And there it ends – which I assume the book didn’t. Are we going to get a second series?
Just a couple of other things. I did wonder why Lindbergh didn’t seem to have turned on any other group of people – African Americans or Native Americans, maybe – but I assume that Philip Roth wanted to focus on the Jewish community, and the fact that we saw it all through the eyes of one family did work very well. And I also wondered how it worked for viewers not familiar with Jewish culture and religious practices. Herman said that you probably couldn’t even get a minyan in Kentucky. The Italian American guy moving into the Levins’ house took the mezuzah off the door and handed it to Philip. None of this was explained – would all viewers have “got” it? I’m never sure how much explanation should be given – it would make the dialogue unrealistic if characters explained something that they wouldn’t need to explain. It’s a lot easier in a book, where you can put a footnote.
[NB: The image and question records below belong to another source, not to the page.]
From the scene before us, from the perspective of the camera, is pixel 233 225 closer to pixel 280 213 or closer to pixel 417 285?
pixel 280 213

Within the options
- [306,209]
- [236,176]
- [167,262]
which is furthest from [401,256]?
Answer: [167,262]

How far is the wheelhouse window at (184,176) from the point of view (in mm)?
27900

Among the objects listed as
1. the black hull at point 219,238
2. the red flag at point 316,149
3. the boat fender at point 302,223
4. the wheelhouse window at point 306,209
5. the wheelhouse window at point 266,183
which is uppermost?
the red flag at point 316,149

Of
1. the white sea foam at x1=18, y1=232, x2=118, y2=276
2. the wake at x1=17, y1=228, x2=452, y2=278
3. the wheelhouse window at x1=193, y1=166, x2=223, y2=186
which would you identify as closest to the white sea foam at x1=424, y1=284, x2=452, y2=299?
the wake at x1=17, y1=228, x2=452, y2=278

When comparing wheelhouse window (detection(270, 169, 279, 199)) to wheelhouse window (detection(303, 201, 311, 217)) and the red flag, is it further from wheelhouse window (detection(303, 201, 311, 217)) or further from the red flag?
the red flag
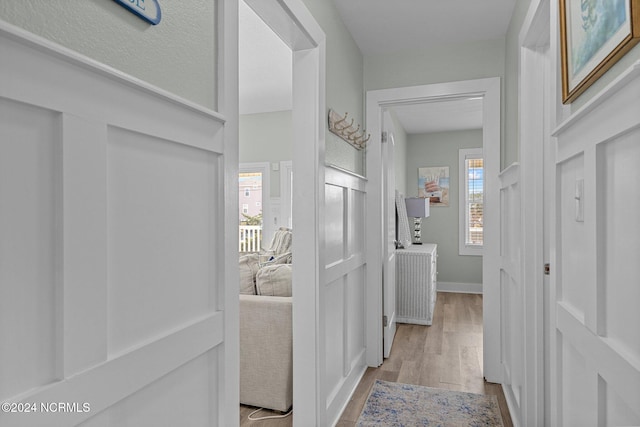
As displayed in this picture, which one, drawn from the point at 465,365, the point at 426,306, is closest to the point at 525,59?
the point at 465,365

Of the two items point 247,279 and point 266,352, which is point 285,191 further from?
point 266,352

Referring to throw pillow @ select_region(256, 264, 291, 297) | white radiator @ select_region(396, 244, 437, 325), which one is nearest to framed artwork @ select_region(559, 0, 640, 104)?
throw pillow @ select_region(256, 264, 291, 297)

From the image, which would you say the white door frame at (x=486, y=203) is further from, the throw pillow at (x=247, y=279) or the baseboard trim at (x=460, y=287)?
the baseboard trim at (x=460, y=287)

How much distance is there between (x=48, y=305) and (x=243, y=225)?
5.65 meters

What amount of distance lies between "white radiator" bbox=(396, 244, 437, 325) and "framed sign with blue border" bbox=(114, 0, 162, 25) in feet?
12.1

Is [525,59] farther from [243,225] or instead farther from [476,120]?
[243,225]

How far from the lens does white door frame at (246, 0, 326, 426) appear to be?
1.96 m

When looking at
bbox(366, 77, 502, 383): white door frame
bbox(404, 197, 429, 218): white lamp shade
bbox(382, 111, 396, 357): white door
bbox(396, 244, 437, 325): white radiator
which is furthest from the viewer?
bbox(404, 197, 429, 218): white lamp shade

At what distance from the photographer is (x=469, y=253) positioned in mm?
5887

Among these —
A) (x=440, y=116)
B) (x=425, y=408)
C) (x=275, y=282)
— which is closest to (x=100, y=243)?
(x=275, y=282)

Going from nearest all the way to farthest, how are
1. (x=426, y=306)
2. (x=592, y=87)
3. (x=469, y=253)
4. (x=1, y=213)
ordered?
1. (x=1, y=213)
2. (x=592, y=87)
3. (x=426, y=306)
4. (x=469, y=253)

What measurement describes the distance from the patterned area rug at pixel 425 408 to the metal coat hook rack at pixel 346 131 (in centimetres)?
167

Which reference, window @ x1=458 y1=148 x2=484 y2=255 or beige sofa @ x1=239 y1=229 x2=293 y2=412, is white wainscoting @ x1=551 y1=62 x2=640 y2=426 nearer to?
beige sofa @ x1=239 y1=229 x2=293 y2=412

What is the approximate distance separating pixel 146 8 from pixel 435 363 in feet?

By the end, there were scenes of riots, shops burning, people lying shot dead in the street, cars burnt out where the Ku Klux Klan set them on fire with their drivers inside. I can’t even say that you think this couldn’t happen, because …. can anyone actually say that they genuinely cannot imagine this sort of thing happening? That’s why it was so good. We didn’t see Nazis in jackboots marching along Pennsylvania Avenue: it wasn’t externalised. Things like this happen from within. There was nothing in this which you could not imagine happening.
I don’t usually watch alternative historical universe things – give me proper history – but this had such good reviews that I thought I’d give it a go. I think I’m glad I did. It was so good that it was horrific. And so relevant that it was even more horrific. No-one wants to be paranoid. But nor should anyone be complacent.